麦わらが馴れ馴れしく肩を組んできたので顔を掴み遠ざけたが、ただ首が伸びるだけで意味が無い。戻ってくる頭をまた追いやっては戻る、という無駄なやり取りをしていると、隣に座っていた兵隊が銃を手に怒りに震えた声を出した。おれ越しに兵隊を見た麦わらが同調するように「ああ!」と頷く。要するにここにいる全員、もう限界だってことだ。

「兵隊さん…あなた、一体…」
「ヴィオラ様、積もる話は作戦が成功してからにしましょう…!」
「──そうね…父は今日、コロシアムに出場していたのよ」
「え?そうなのか?」
「今朝のことでシビレが切れたのは皆同じ」

そう、ぬか喜びしちまったのはおれ達だけじゃない。そりゃそうだよな。やっと支配から解放されたと思ったら全くの嘘だった。抑圧されてきた年数の分、その落胆は想像にかたくない。

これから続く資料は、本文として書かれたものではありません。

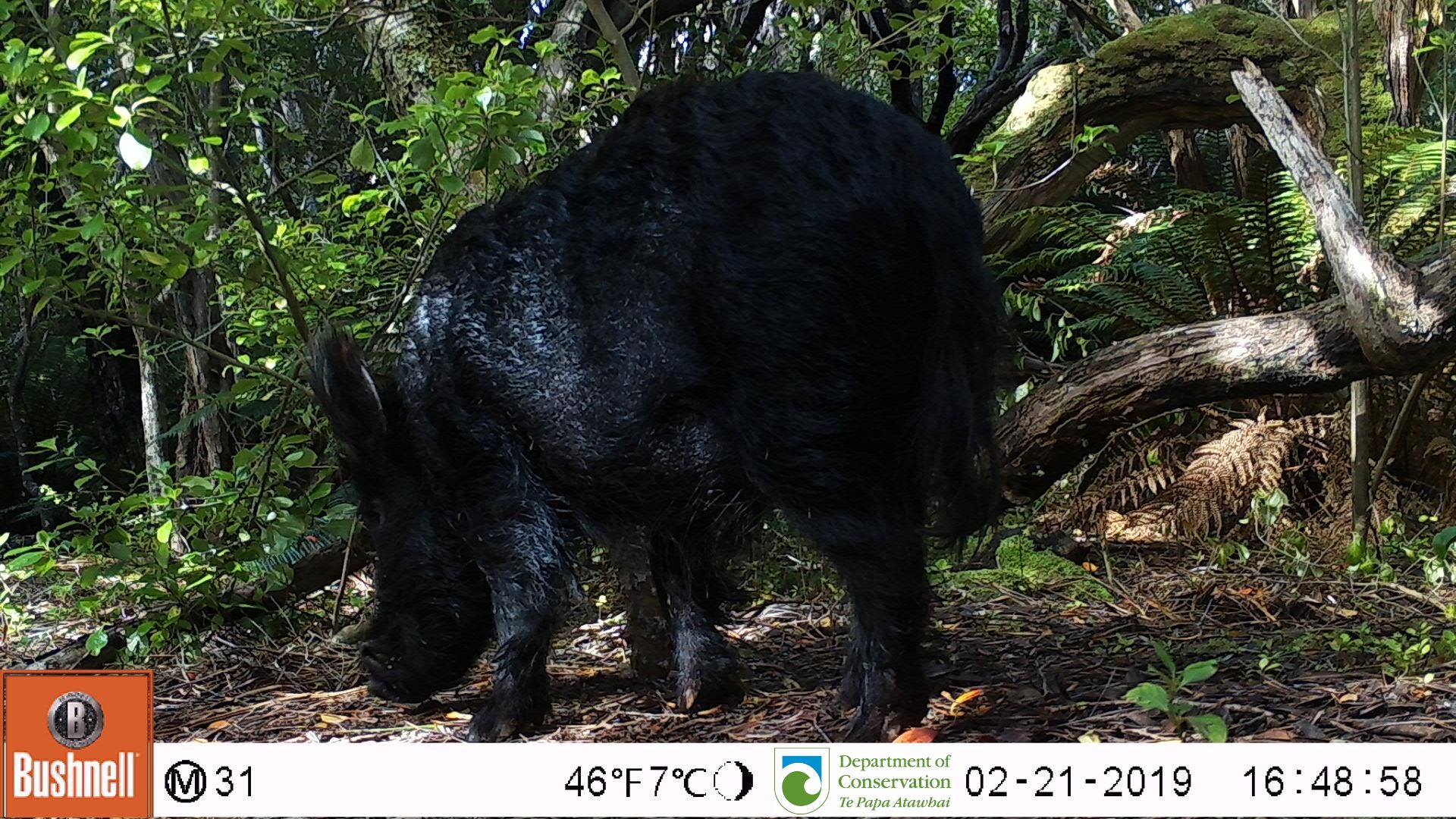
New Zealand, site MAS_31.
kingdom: Animalia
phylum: Chordata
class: Mammalia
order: Artiodactyla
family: Suidae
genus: Sus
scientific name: Sus scrofa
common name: pig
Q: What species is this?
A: Pig (Sus scrofa).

「…まァ、おれァとにかくローを助けてェだけだ。あの鳥野郎はお前らに任せる」
「まかせろ!お前が撃たれた分もぶん殴ってやる」
「何?撃たれたのか?どこを」

別に答える義理はないと思ったが話していた方が気が紛れるので、服をめくり兵隊に向かって腹を見せた。するとオモチャのはずのその顔が歪んだようにカタリと動き、後ろから覗き込んできたヴァイオレットもひゅうと息をのんで固まってしまった。その反応を見ているだけで自分で確認する気力があっという間に無くなり、服を戻した。想像以上にグロいことになってそうだ。

「キミ…もう傷が完全に開いているぞ。よく平気な顔をしてられるな…」
「嘘でしょ…?そんな状態で、私達を乗せて飛んでくれたの?」
「ローがすぐそこにいんのに倒れてらんねェよ。あいつだって一緒に撃たれたんだ」
「そーそー大丈夫、ウマ男つえーから!」

またしても肩を組んできた麦わらが覗き込んできて、陽気に微笑む。知ったような口を、と言いかけて、結局何も言わなかった。こいつが言うと本当に自分が強い人間になったような気がして悪くないと思ったから。出会って数日、何度思ったか数えてもいないがつくづく不思議な男だ。

人々がこいつに引きつけられるのが分かる。ローがあんなにこいつの記事を追っていた理由も、もう身をもって思い知った。おれだけは惑わされねーと思ってたけど、今この腕を振り払えていないのが答えなんだろう。

ドフラミンゴはこいつと兵隊に任せる。おれも恨みが無いわけじゃないが、あいつを討つのはローであっておれじゃない。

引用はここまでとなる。